● Task prompt
Copy every line of text in the data below word for word, and leave the pictures out.
START Exercise data
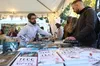 Lviv BookForum повертається вже у жовтні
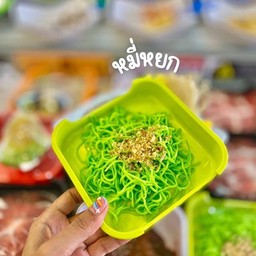 หมี่หยก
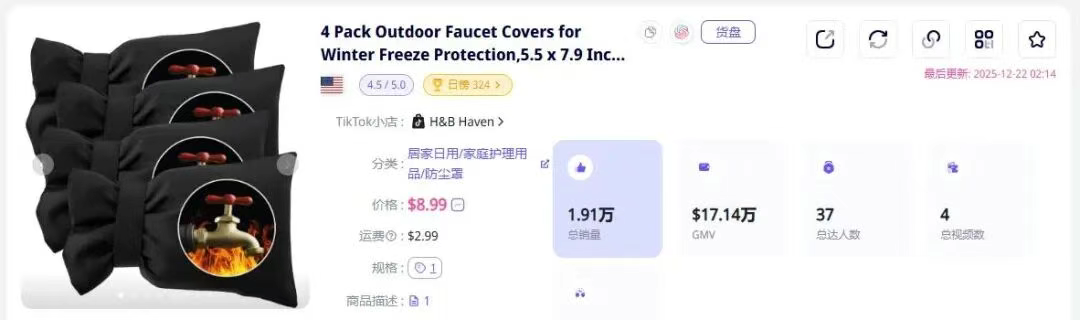 义乌水龙头“防冻神器”TikTok爆卖，7天狂赚69万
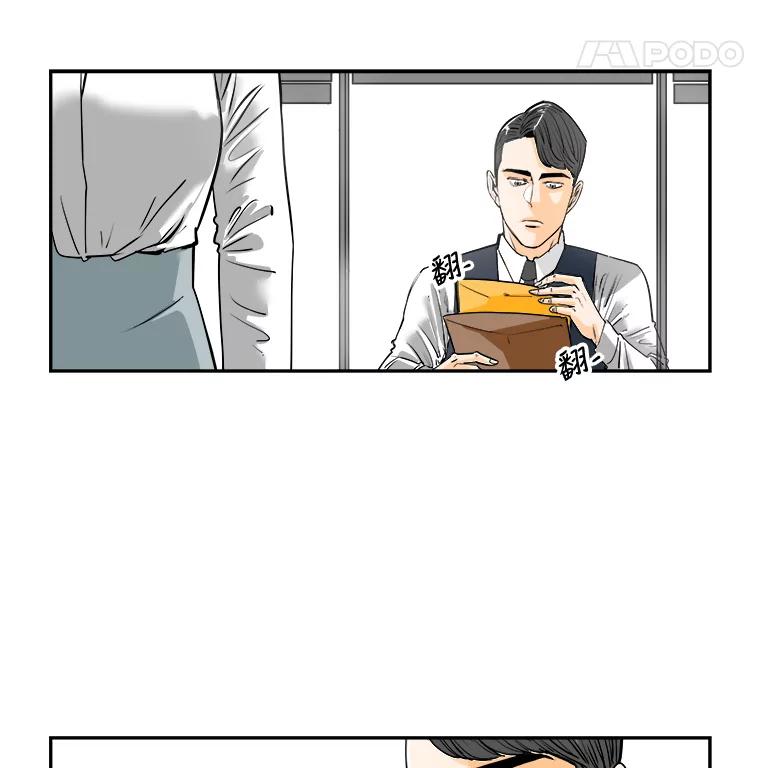 《神圣的离婚》79.再见吾爱（10） 第53页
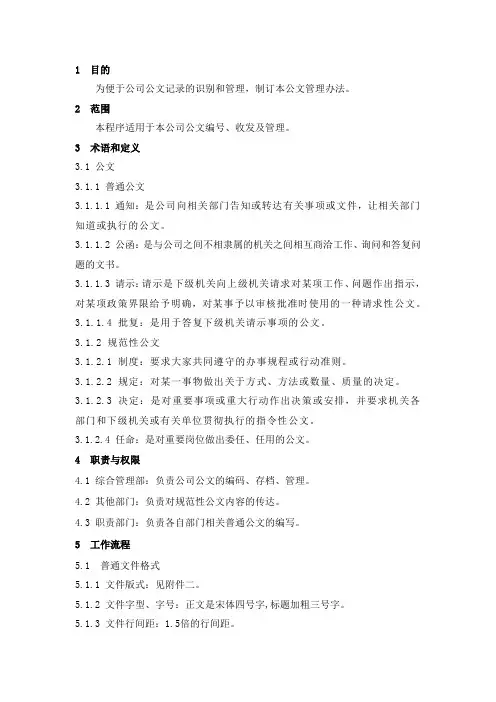 公文管理办法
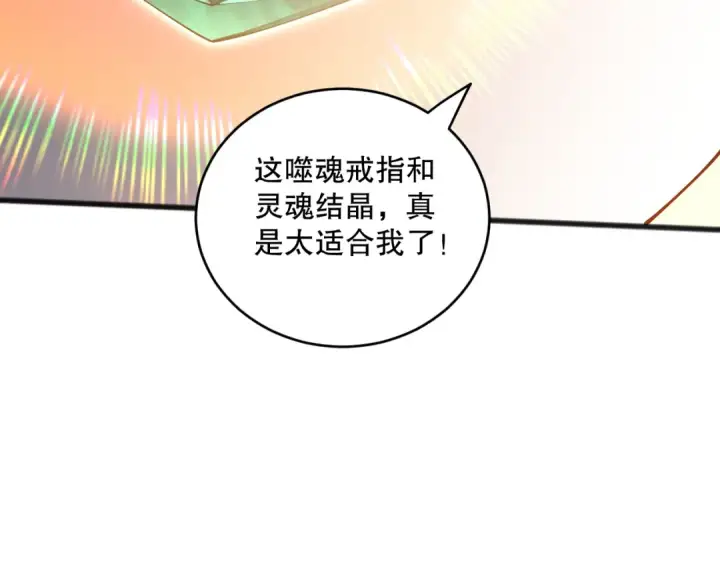 《死灵法师！我即是天灾》第099话 击杀噬魂虫王！图130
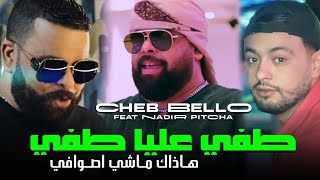 Cheb Bello 2024 TAFI 3LIYA TAFI  طفي عليا طفي هذاك ماشي اصوافي Music Vidéo Ft Nadir Pitcha [upl. by Kalli]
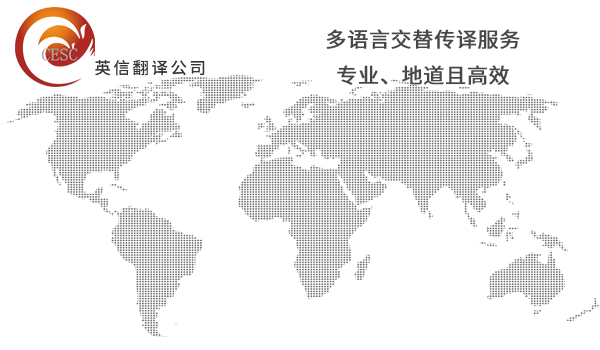 专业口译公司-交替传译收费标准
END Exercise data
● Solution to this task
 Lviv BookForum повертається вже у жовтні
 หมี่หยก
 义乌水龙头“防冻神器”TikTok爆卖，7天狂赚69万
 《神圣的离婚》79.再见吾爱（10） 第53页
 公文管理办法
 《死灵法师！我即是天灾》第099话 击杀噬魂虫王！图130
 Cheb Bello 2024 TAFI 3LIYA TAFI  طفي عليا طفي هذاك ماشي اصوافي Music Vidéo Ft Nadir Pitcha [upl. by Kalli]
 专业口译公司-交替传译收费标准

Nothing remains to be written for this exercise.